Regulation of CD4+ T cell responses by PTEN

Phosphoinositide-3 kinase (PI3K) is activated downstream of a number of receptors expressed on the surface of T cells, and its activation is critical for cell survival, proliferation, and chemotaxis. Originally identified as a tumor suppressor, the lipid phosphatase PTEN (phosphatase and tensin homolog deleted on chromosome ten) is a key negative regulator of PI3K signaling. We have used young mice with a T cell specific deficiency in PTEN (referred to as PTEN-DeltaT mice) to study the role that PTEN plays in regulating T cell activation. Initial studies revealed that in the absence of PTEN, TCR signals alone, without CD28 costimulation, are sufficient to induce hyperactivation of the PI3K pathway in naive CD4+ T cells. This enhanced responsiveness to sub-maximal TCR stimulation allows PTEN-DeltaT CD4+ T cells to proliferate and produce cytokines in the absence of costimulation both in vitro and in vivo. Importantly, PTEN-DeltaT CD4+ T cells, uncoupled from the requirement for CD28 costimulation, are refractory to anergy/tolerance induction.
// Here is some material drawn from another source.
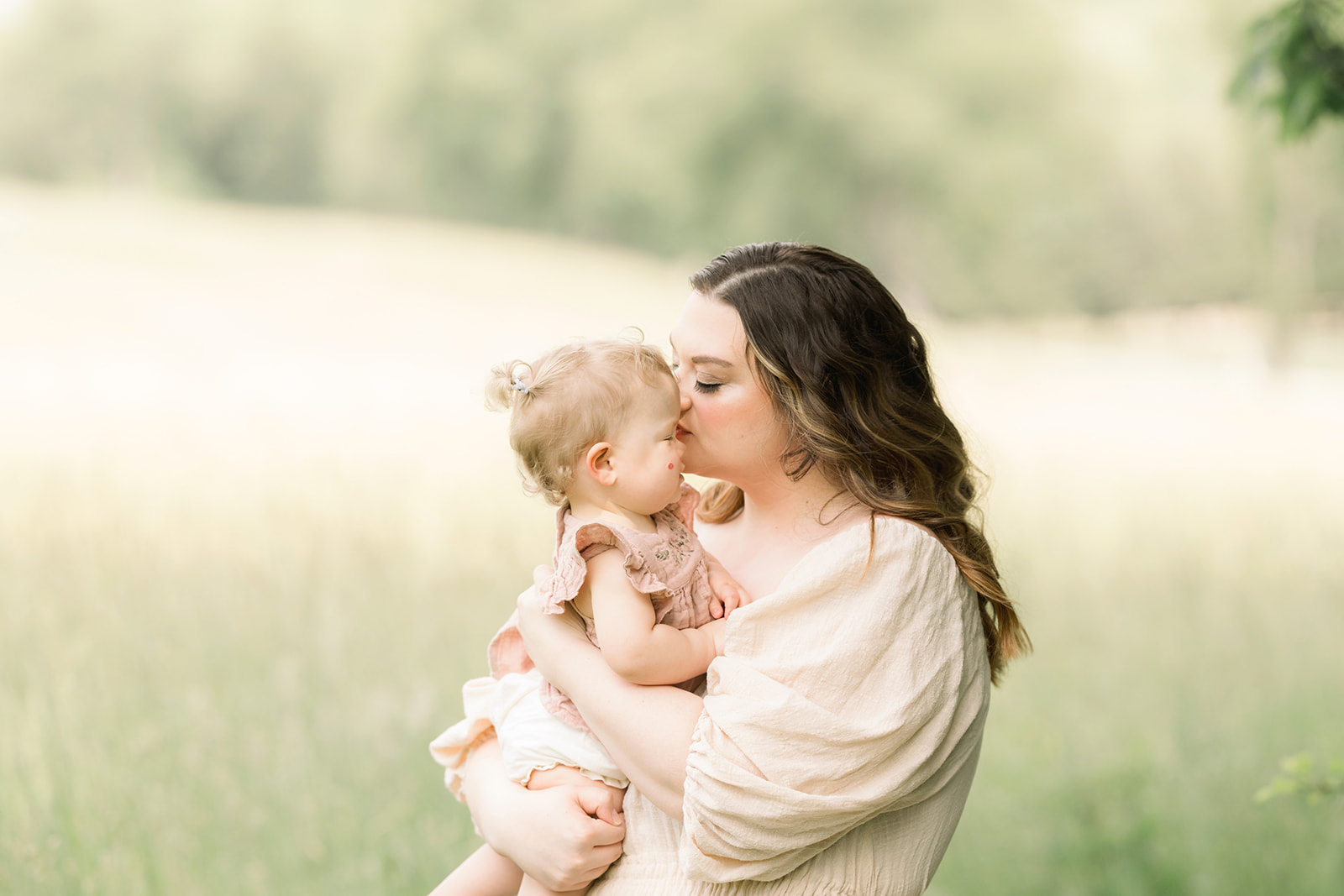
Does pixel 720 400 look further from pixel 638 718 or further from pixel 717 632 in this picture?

Together, these data support our hypothesis that negative regulation of TCR signals by PTEN plays a critical role in regulating T cell activation and tolerance induction by imposing a requirement for CD28 costimulation.;With age, PTEN-DeltaT mice develop both autoimmune disease as well as T cell lymphomas. This phenotype allowed us to ask additional questions about the relationship between autoimmunity and malignancy in vivo . A series of cell transfer experiments led us to hypothesize that mature peripheral T cells from young PTEN-DeltaT mice are not capable of transformation. Strikingly, thymectomy experiments confirmed this hypothesis and revealed that removal of the thymus from young PTEN-DeltaT mice completely prevents tumor formation. Interestingly, however, with age, thymectomized PTEN-DeltaT mice still develop autoimmune disease. These and other data suggest that separate mechanisms regulate autoimmunity and cancer in PTEN mutant mice and highlight a critical role for the thymus in uncoupling these two disease fates.